Robert Carrow thought himself heir to an earldom until discovering he had an older brother. Born with developmental disabilities, Benedict disappeared at birth. Robert means to find him. Meeting Jane Winter and her brother, Ben, Robert suspects his search is over, but he’s injured by a runaway coach, the latest in a series of accidents. Jane nurses him and their feelings for each other grow.
To protect her daughter, unmarried mother Jane poses as a widow. Despite her attraction to Robert, she fears his enquiries may tear her family apart. Worse, whoever is behind his “accidents” may hurt Ben, too, thinking he’s the lost Carrow heir.
Can they stay safe long enough to uncover whose brother is Ben? Hers? Or his?

Features a main character with Fibromyalgia.
After seeing her twin sister’s heart broken by the man she was supposed to marry, Dawn has put off love, marriage and children to focus on her career. But after a shock diagnosis, Dawn starts to worry that she’s left it too late. How can she go on dates when all her energy goes towards her new job? And who would love someone who’s broken?
When her twin sister forces her out of the house, she meets Connor – the boy from her past, all grown up. As their relationship develops, Dawn realises that Connor might be the person who will hold her the way she needs him to.

Features a main character who is an amputee.
Heartbroken after her almost-engagement was called off, Jess goes on a mini-break to Paris seeking closure and meets a hot French stranger called Gabriel. As sparks fly, Jess, fearing she was dumped because she was boring, vows to be more spontaneous, and they have mind-blowing, earth-shattering sex.
With his troubled past and soulful eyes, Jess quickly realises there’s more to Gabriel than a great shag and, when he whisks her away to his fixer-upper chateau in the country, Jess thinks she might be falling for him—even though they’ve only known each other a few days. But is this what she wants? She was all for taking risks, but risking her heart so soon after a break-up was not in the cards, especially when Gabriel’s troubled past arrives in the present.

Features an ex-military MC main character with a physical disability and PTSD.
Having recently left the army, Hope Everett is now learning to live with a physical disability and PTSD. When a florist job becomes available on the Moondreams House estate, Hope jumps at the chance to indulge her lifelong passion for flowers. Despite her limited experience, her enthusiasm wins her the job.
However, her excitement is dampened when Dante Troughton — the aloof son of the estate owner — insists on overseeing the financial side of Hope’s business.
Though Hope initially finds Dante arrogant and overbearing, their uneasy relationship gradually grows into a mutual respect. And as both begin to open up about their past, Hope questions whether she is ready to let someone get close to her…

Oddity of the Ton – Emily Royal
Features a main character with autism.
Eleanor Howard has never fitted in.

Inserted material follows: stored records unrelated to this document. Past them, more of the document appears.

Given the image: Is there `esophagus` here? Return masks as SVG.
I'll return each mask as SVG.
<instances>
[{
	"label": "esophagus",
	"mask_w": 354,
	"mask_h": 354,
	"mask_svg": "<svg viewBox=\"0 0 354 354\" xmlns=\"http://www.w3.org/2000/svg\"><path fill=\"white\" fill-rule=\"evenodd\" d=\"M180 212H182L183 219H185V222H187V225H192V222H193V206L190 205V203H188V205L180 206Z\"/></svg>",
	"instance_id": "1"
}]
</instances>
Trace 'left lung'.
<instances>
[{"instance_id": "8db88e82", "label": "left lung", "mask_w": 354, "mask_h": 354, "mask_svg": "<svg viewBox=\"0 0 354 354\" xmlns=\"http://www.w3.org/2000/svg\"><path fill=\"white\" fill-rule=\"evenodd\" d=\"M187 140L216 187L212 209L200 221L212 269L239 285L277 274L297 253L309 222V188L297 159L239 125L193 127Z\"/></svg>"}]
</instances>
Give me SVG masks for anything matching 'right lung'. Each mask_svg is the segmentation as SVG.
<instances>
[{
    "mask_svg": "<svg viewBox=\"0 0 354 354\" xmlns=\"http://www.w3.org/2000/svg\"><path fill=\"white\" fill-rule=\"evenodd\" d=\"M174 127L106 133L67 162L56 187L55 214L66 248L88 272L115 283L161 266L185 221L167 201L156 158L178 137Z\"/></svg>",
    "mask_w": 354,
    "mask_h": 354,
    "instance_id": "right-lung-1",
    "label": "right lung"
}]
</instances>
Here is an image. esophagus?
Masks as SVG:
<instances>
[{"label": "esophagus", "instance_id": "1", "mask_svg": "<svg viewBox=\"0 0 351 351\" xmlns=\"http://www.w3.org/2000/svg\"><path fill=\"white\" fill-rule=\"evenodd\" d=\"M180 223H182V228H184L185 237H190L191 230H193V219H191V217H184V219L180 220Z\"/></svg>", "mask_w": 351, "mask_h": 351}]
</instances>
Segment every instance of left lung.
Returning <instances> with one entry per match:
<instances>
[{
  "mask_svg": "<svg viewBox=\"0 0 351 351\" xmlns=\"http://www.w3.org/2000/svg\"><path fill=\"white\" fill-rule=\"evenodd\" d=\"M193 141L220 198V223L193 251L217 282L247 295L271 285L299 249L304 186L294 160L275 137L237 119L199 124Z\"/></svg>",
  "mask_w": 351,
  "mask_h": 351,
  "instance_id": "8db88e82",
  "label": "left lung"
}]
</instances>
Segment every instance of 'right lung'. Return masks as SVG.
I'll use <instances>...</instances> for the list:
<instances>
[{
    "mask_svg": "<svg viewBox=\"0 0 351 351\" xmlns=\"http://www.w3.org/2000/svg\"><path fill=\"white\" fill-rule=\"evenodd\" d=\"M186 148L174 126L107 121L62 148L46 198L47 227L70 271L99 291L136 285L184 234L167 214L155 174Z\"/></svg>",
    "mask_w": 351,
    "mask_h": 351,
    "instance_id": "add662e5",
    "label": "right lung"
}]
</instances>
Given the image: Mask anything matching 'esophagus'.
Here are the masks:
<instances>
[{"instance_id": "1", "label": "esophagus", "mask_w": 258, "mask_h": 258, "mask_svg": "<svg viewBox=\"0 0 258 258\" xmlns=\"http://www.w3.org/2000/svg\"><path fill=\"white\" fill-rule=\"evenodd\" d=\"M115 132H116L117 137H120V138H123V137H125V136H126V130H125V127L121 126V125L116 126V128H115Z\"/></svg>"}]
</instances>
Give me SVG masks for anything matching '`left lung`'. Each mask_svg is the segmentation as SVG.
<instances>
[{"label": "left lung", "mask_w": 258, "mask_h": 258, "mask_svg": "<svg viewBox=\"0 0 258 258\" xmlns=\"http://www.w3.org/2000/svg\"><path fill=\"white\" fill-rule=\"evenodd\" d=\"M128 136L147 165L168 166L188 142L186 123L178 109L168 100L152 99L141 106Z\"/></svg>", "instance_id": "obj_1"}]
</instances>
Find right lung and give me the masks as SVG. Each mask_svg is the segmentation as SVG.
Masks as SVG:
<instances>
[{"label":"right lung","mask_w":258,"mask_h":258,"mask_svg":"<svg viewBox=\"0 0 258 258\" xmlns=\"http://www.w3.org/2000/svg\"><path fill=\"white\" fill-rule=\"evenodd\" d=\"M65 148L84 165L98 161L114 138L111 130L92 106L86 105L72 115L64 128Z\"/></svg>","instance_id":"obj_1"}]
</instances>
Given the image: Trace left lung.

She yearns to be loved for herself, not what others expect her to be, and her secret infatuation with the Duke of Whitcombe would, if revealed, make her the laughingstock of the ton. Until he strides across a crowded ballroom and offers his hand.
Montague FitzRoy, fifth Duke of Whitcombe, is unwilling to surrender the pleasures of bachelorhood. When his mother forces his hand, he decides to punish her by kneeling before the least desirable woman in the room. Only Miss Howard believes his proposal to be genuine.
The solution? A false betrothal that keeps Monty’s mother in check, and lifts Miss Howard’s prospects. But beneath Eleanor’s awkward exterior lies a passionate, intelligent woman, who challenges Monty’s notions of duty, life, and love – and with whom he’s falling in love himself. Will he surrender to duty, or follow his heart?